Above: Cross-section of the fossil bivalve Cucullaea raea from Seymour Island, Antarctica. Arrows point to yearly growth increments. Only a portion of the shell is shown here as this individual lived for over 100 years! Photo credit: Lars Beierlein.
My research interests in the field of paleontology lie in understanding how the so-called ‘pagent of life’ has unfolded throughout Earth’s history. To do this, I examine variations in lifespan and growth rates of modern and fossil bivalves to answer large-scale macroevolutionary questions.

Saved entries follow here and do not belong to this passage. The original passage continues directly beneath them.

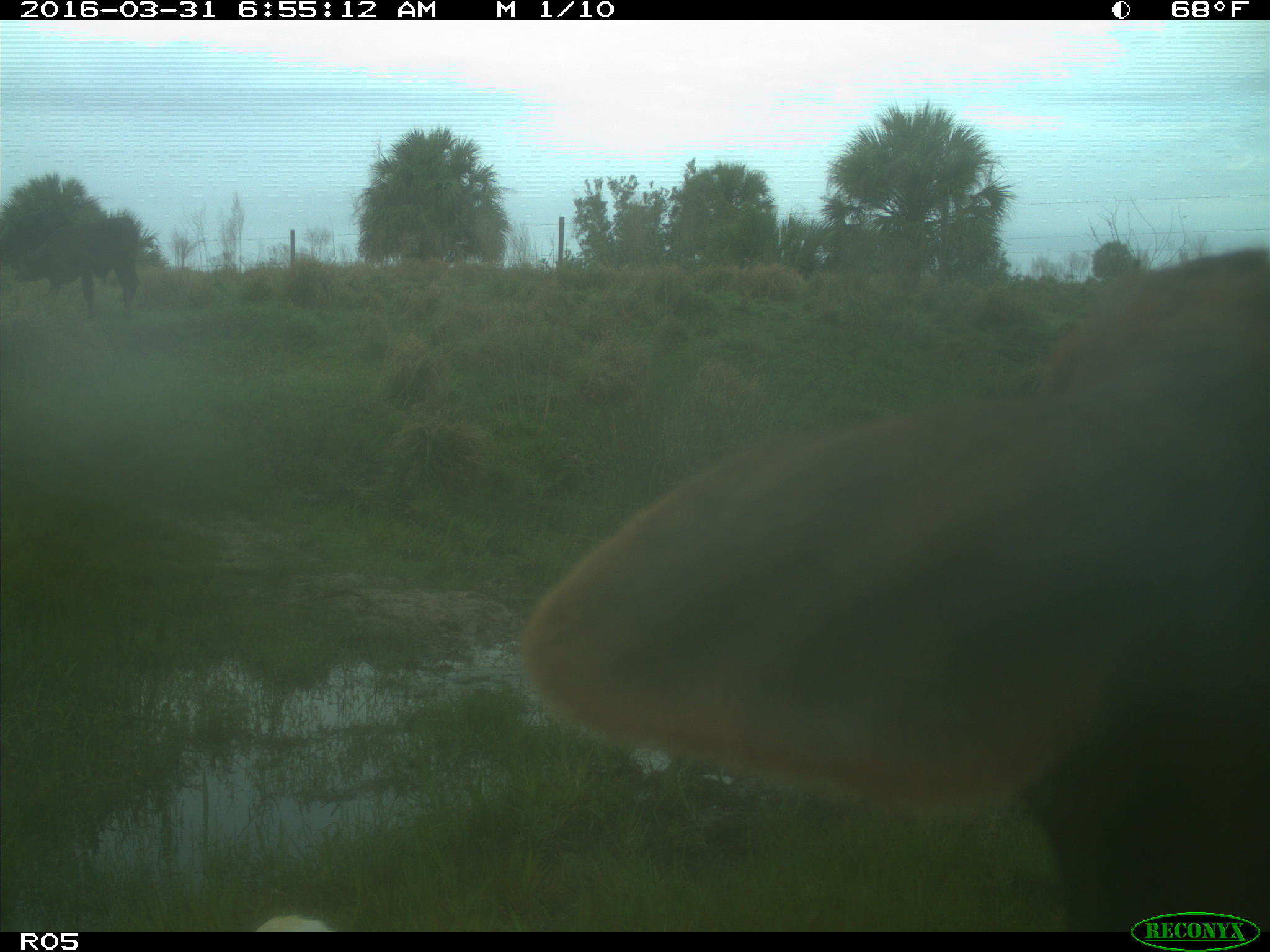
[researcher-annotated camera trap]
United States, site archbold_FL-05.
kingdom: Animalia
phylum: Chordata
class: Mammalia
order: Artiodactyla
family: Bovidae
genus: Bos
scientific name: Bos taurus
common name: domestic cow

What controls lifespan? The longest-lived, non-colonial animal on the planet is the ocean quahog clam, Arctica islandica. The oldest specimen known to science is over 5 centuries old! At least a dozen other modern bivalves are known to reach lifespans in excess of 100 years. However, almost nothing is known about the fossil record of bivalve lifespans and the factors that may be influencing the evolution of such interesting life histories.
Lifespans and growth rates of modern bivalves - Though the fossil record of bivalve longevity is poorly understood, lifespans of modern bivalves, especially those serving as fishery targets, have been well studied. With the assistance of several undergraduate students, the paleontology group at Syracuse University compiled a global database of over 1000 records of lifespan and growth rate data for modern bivalves (Moss et al., 2016). We documented a latitudinal pattern of increasing lifespan and decreasing growth rate with latitude. We also found that growth rate (von Bertalanffy k) and hence metabolic rate, correlates with lifespan. Our findings have significant implications for large-scale macroevolutionary trends in the fossil record. For example, across the Phanerozoic there is a well-documented increase in the mean body size of animals, and a presumed concomitant increase in metabolic rates. If metabolic rates have indeed increased, then there should be a shift towards faster growth and/or shorter lifespans in marine bivalves over their evolutionary history.
Fig 2. Moss et al. (2016)
Temperature versus food – The pattern described above suggests that something about the environment influences lifespan. Two possibilities are cold temperatures and seasonal food availability. Separating the influence of these on lifespan in modern settings is difficult as they co-vary with latitude. Fortunately, Earth’s history offers non-analog settings that present opportunities to deconvolve these two factors. Moss et al., (2017) examined lifespans of fossil bivalves from the Eocene and Cretaceous of Seymour Island, Antarctica. During these periods in Earth’s history, temperatures on Seymour Island resembled those of modern day North Carolina. Despite the warm temperatures, multiple unrelated taxa in this high paleolatitude setting exhibit unusually long life and slow growth. Thus, the seasonal food availability, driven by the extreme polar light regime, may be more important in long life than cold temperatures.
Fig 2. Moss et al. (2017). Annual growth increments in three species of Seymour Island bivalves. A, polished thick section under reflected light (Lahillia larseni, Cretaceous); B, polished thin section under polarized light (Cucullaea raea, Eocene); C, thick section stained with Mutvei's solution (Retrotapes antarcticus, Eocene).